▸ **DOCUMENT SECTION**:

It can barely have escaped the notice of even the most casual Broken Frontier reader that August saw significant coverage for UK publisher Breakdown Press’s Safari Festival on this site. Over the course of a fortnight we ran a whole series of interviews, reviews and features on many of the Safari creators/publishers including pieces on Latvian micropublisher kuš!, Retrofit Comics, Jack Teagle, Donya Todd, Simon Moreton, Eyeball Comix, Babak Ganjei, Grace Wilson, Comics Workbook, Wai Wai Pang/Comic Book Slumber Party, Will Sweeney, One Beat Zines, Matthew Swan, Darren Cullen/Spelling Mistakes Cost Lives and, of course Breakdown Press itself. You can browse the most comprehensive set of Safari Festival-related articles on the internet all in one place here.

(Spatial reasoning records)
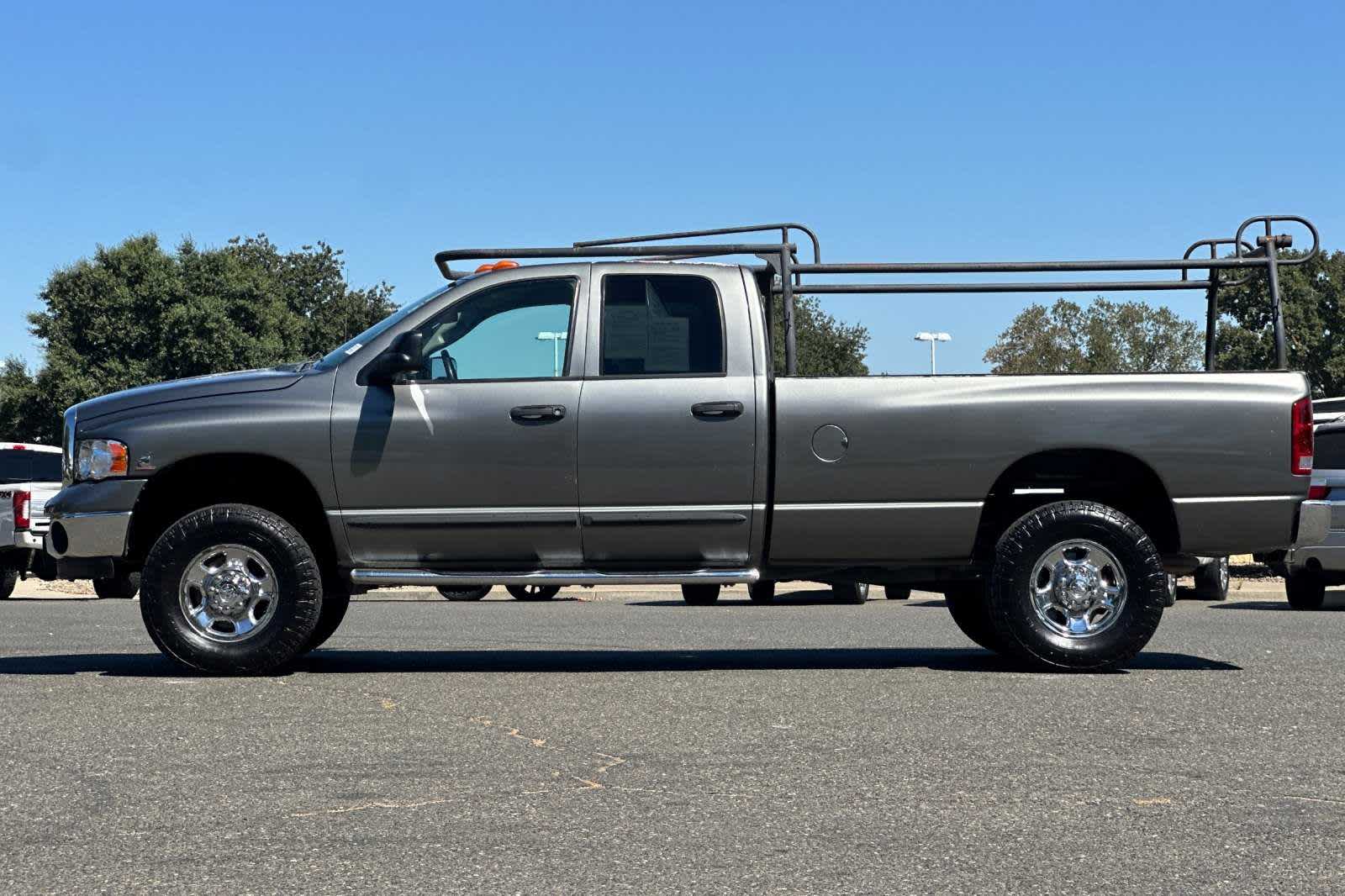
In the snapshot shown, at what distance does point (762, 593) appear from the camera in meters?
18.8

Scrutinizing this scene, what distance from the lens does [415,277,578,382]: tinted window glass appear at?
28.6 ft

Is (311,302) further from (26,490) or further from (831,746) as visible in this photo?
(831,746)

▸ **EXERCISE BRIEF**: Summarize the passage about Broken Frontier's Safari Festival coverage in two sentences. The records play no part in what is asked here.

▸ **COMPLETE RESPONSE**: In August, Broken Frontier gave significant coverage to UK publisher Breakdown Press's Safari Festival, running a series of interviews, reviews and features over a fortnight on many of the festival's creators and publishers, including Breakdown Press itself. The site presents the most comprehensive set of Safari Festival-related articles on the internet in one place for readers to browse.